● DATA EXTRACT:
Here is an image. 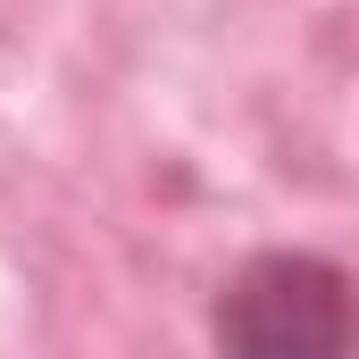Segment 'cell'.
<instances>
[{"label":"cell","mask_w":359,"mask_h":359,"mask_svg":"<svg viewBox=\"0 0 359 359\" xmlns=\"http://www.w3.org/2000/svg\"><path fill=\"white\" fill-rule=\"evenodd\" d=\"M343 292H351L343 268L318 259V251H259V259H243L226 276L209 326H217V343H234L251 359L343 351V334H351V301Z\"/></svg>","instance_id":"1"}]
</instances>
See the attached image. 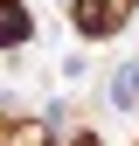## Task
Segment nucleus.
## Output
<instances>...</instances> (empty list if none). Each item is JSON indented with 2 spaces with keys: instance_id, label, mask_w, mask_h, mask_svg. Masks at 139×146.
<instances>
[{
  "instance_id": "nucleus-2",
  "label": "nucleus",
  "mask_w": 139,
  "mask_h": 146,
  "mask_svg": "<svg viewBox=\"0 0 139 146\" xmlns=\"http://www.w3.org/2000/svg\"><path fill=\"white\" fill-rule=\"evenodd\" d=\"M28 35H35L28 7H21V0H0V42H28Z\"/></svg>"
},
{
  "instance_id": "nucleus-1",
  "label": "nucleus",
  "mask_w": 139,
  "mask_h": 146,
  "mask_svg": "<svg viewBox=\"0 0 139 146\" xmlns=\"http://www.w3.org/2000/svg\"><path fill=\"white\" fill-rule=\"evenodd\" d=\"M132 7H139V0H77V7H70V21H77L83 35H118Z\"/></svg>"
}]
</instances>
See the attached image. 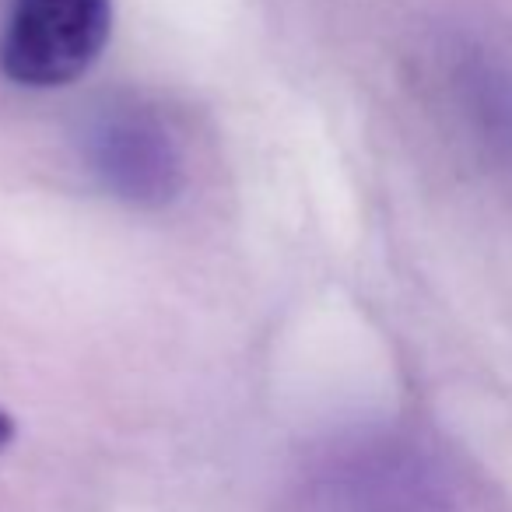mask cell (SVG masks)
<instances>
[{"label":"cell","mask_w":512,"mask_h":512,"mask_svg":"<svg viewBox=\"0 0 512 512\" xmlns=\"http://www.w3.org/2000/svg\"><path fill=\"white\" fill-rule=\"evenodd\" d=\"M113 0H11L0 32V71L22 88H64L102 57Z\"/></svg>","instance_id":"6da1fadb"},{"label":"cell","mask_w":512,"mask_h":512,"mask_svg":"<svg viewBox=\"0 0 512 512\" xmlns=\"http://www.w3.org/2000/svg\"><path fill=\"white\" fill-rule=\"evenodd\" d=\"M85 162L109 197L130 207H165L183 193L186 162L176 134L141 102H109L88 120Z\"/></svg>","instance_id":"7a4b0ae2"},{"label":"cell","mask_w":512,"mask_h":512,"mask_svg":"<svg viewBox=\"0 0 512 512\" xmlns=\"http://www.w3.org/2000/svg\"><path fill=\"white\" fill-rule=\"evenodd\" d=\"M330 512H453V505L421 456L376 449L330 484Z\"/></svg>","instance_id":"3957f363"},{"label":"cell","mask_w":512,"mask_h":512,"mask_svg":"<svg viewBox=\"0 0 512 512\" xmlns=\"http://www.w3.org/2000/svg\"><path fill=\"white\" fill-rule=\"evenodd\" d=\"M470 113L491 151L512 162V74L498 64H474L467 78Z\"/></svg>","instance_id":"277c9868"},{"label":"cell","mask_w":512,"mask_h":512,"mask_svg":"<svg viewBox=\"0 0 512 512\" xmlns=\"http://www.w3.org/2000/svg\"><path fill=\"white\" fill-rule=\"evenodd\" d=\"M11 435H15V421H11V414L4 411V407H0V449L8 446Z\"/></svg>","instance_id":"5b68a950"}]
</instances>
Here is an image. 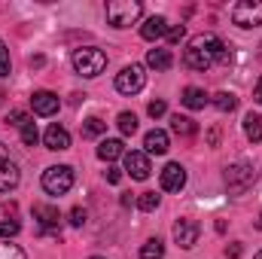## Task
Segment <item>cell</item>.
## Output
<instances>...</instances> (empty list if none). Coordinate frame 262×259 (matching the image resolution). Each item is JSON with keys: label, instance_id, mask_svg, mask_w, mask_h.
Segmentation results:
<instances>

● WRITTEN PROBLEM: Locate every line in the rows above that contains the string "Each" and copy those lines in full. Case counts, so only matches with the same capitalization qualify.

● EXPECTED ANSWER:
<instances>...</instances> (empty list if none). Each item is JSON indented with 2 spaces with keys: instance_id, label, mask_w, mask_h, mask_svg. Masks at 139×146.
<instances>...</instances> (empty list if none). Coordinate frame 262×259 (matching the image resolution). Each item is JSON with keys: label, instance_id, mask_svg, mask_w, mask_h.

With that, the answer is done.